*** Begin section ***
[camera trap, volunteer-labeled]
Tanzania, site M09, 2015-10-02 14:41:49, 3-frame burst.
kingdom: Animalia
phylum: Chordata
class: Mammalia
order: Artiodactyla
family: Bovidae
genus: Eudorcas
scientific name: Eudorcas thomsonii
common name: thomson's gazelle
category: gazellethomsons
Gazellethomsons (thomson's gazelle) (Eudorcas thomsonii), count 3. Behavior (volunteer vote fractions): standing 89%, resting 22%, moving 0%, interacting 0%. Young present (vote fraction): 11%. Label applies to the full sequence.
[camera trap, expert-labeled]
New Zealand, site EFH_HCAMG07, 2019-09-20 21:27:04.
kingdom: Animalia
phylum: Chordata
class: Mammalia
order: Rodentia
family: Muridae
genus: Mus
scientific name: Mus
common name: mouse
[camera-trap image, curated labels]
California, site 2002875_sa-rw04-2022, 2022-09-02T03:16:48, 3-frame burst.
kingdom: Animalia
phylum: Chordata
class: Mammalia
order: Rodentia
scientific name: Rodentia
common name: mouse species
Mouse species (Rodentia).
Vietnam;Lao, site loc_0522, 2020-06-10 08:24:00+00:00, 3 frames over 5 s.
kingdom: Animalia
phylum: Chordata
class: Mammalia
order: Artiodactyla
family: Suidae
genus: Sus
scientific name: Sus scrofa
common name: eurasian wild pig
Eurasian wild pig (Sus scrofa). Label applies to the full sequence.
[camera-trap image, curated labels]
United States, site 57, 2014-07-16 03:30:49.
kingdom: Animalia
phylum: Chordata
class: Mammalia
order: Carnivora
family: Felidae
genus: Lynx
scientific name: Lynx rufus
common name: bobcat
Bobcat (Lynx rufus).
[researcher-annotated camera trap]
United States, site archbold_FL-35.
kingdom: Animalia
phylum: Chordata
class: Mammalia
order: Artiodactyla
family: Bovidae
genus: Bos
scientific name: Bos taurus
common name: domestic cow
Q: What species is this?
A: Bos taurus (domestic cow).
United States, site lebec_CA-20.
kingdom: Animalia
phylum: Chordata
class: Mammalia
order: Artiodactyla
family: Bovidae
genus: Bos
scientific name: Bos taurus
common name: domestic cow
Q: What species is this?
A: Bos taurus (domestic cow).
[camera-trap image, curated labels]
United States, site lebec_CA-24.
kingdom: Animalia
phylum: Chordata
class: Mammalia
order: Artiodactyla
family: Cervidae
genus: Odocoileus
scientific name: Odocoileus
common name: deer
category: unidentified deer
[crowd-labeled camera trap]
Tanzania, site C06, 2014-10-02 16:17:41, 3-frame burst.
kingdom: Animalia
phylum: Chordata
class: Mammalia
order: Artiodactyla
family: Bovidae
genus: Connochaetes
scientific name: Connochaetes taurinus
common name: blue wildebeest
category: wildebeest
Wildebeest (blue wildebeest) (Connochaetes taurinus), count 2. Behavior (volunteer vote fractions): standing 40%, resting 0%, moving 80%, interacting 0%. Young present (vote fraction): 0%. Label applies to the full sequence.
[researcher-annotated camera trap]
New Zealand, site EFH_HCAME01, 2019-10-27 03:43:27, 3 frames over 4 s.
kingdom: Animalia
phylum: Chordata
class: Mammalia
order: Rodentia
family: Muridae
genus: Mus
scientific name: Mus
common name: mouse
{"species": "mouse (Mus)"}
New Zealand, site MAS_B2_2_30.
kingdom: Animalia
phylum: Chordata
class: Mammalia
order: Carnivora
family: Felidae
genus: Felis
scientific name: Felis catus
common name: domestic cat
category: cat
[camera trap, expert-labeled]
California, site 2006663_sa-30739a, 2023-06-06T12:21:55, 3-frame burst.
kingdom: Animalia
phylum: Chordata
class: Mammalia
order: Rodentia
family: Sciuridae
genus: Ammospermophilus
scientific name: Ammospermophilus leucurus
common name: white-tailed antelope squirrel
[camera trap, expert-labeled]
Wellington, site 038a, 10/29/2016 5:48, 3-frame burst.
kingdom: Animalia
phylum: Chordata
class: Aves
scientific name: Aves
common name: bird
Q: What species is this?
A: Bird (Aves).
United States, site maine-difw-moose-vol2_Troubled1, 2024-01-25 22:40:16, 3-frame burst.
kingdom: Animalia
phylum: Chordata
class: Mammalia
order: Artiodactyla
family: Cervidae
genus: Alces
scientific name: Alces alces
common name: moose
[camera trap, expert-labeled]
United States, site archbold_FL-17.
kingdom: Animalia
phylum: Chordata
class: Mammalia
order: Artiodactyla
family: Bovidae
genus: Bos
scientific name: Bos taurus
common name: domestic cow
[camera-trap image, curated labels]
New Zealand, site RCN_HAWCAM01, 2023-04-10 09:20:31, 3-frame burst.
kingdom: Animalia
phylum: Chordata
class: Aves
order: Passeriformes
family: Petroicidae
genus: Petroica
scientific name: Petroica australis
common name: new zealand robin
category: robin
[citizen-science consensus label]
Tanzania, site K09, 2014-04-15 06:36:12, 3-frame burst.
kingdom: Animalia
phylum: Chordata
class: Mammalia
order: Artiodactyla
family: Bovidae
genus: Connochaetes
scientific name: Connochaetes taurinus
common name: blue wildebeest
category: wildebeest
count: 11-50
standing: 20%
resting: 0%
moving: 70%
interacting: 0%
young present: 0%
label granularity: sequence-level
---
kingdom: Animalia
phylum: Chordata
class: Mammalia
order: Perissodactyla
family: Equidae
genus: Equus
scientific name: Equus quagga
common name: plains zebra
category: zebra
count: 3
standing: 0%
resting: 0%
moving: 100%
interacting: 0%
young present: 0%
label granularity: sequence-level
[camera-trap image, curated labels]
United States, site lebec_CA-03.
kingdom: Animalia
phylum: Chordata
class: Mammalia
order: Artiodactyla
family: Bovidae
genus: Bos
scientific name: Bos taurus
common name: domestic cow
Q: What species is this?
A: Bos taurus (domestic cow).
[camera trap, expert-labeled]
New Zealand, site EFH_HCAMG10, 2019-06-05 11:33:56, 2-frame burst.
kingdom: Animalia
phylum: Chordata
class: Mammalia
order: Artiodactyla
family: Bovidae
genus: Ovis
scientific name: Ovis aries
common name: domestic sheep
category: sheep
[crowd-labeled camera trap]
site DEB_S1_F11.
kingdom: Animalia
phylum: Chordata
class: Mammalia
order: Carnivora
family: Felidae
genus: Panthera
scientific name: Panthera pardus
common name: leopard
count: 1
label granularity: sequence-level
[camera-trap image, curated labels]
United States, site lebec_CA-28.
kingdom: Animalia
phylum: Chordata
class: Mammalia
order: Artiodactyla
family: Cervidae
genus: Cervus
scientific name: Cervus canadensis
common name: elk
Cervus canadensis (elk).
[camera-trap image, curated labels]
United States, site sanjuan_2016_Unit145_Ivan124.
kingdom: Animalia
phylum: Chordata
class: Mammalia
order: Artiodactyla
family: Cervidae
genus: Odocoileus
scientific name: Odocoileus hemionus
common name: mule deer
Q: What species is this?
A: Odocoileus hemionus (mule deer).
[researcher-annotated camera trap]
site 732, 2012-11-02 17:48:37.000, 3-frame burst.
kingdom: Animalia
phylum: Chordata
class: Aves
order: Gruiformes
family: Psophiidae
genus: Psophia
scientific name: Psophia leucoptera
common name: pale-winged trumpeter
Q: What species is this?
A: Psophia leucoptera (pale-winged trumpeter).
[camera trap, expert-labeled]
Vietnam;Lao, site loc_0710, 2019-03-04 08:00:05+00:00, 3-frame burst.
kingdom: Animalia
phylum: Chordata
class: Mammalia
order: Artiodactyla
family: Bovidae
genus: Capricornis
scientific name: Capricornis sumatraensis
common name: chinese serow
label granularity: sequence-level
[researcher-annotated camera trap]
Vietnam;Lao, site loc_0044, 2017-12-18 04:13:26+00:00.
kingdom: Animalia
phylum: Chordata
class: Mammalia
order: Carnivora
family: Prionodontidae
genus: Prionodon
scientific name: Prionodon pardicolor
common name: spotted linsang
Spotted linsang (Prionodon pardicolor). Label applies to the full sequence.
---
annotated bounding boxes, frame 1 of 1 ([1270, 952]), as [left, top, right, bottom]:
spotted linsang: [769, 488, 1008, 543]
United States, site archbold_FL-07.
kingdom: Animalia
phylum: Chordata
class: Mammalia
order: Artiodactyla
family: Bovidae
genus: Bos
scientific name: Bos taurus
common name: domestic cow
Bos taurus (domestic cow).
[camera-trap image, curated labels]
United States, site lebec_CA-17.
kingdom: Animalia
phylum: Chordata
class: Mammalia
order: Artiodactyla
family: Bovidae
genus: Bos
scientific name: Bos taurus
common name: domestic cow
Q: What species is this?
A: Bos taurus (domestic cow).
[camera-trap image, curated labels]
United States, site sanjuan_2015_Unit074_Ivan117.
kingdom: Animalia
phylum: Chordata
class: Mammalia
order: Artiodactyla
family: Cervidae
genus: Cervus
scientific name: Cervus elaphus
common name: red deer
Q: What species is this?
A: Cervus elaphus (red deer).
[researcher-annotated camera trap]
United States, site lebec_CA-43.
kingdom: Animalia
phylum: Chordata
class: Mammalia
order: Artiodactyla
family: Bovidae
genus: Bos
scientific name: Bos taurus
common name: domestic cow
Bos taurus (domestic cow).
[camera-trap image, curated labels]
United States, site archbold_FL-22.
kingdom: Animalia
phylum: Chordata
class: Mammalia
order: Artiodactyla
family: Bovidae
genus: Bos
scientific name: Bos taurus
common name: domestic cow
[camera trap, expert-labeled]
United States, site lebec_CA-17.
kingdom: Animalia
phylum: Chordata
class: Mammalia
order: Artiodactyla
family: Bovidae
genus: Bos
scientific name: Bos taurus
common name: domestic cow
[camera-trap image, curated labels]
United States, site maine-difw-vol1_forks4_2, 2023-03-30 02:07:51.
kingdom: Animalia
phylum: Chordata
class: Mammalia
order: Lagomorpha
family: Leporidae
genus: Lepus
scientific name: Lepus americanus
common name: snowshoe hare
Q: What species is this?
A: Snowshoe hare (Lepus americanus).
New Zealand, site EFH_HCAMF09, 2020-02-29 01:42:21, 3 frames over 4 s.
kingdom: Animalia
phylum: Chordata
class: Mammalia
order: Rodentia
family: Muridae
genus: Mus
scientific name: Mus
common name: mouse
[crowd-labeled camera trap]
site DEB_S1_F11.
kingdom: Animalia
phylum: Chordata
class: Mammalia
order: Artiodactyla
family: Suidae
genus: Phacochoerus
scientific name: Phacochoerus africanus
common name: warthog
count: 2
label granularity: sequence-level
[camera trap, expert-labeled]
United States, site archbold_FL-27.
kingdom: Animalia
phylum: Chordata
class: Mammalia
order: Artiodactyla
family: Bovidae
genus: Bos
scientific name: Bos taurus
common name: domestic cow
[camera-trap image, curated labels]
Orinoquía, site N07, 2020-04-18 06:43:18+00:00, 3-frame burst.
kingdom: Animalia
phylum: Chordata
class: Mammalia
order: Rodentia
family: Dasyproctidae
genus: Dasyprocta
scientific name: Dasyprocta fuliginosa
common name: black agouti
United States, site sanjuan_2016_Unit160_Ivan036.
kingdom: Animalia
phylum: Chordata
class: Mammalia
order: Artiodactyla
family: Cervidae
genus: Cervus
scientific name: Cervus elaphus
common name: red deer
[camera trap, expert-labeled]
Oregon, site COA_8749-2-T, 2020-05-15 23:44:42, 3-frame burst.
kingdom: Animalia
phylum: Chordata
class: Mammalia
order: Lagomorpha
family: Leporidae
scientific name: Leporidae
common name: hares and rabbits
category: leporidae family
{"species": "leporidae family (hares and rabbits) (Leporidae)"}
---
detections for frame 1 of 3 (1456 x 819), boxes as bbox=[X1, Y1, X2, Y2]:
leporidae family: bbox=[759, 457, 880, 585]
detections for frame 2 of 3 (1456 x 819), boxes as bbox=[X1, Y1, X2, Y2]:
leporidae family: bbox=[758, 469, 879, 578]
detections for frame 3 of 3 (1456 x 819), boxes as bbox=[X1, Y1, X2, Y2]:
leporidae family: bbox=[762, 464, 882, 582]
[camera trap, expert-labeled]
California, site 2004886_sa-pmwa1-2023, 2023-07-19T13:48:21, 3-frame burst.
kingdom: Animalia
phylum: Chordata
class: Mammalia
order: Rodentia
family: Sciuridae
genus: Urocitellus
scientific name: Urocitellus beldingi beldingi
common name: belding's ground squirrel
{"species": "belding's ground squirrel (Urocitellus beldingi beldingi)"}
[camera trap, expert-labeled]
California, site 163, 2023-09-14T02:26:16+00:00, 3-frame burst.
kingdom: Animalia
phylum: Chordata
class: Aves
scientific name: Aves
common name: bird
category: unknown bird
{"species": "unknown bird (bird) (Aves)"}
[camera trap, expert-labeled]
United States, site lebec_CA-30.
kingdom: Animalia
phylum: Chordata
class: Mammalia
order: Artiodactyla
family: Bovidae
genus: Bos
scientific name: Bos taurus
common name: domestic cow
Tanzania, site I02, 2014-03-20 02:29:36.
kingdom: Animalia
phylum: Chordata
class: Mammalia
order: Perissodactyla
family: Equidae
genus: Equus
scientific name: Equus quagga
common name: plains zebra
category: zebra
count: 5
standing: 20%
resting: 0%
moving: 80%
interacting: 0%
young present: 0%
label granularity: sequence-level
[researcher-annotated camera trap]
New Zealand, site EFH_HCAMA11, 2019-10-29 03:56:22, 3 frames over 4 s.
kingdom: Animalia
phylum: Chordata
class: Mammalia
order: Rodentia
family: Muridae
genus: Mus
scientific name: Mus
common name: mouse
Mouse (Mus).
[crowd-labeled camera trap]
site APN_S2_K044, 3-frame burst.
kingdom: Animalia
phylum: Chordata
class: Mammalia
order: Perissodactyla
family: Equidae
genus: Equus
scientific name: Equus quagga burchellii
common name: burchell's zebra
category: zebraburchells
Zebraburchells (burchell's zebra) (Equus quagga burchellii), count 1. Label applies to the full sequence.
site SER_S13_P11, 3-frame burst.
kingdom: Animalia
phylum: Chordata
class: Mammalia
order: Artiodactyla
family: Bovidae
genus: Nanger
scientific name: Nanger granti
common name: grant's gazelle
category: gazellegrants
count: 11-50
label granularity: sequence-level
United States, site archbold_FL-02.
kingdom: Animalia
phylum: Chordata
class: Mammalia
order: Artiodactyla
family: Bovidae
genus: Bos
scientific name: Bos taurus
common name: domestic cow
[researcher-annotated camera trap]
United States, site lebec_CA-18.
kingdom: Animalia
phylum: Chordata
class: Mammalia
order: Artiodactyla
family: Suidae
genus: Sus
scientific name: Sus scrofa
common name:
*** End section ***
Every line of the material above that has the string "moose" needs pulling out.

— EXERCISE RESPONSE —
United States, site maine-difw-moose-vol2_Troubled1, 2024-01-25 22:40:16, 3-frame burst.
common name: moose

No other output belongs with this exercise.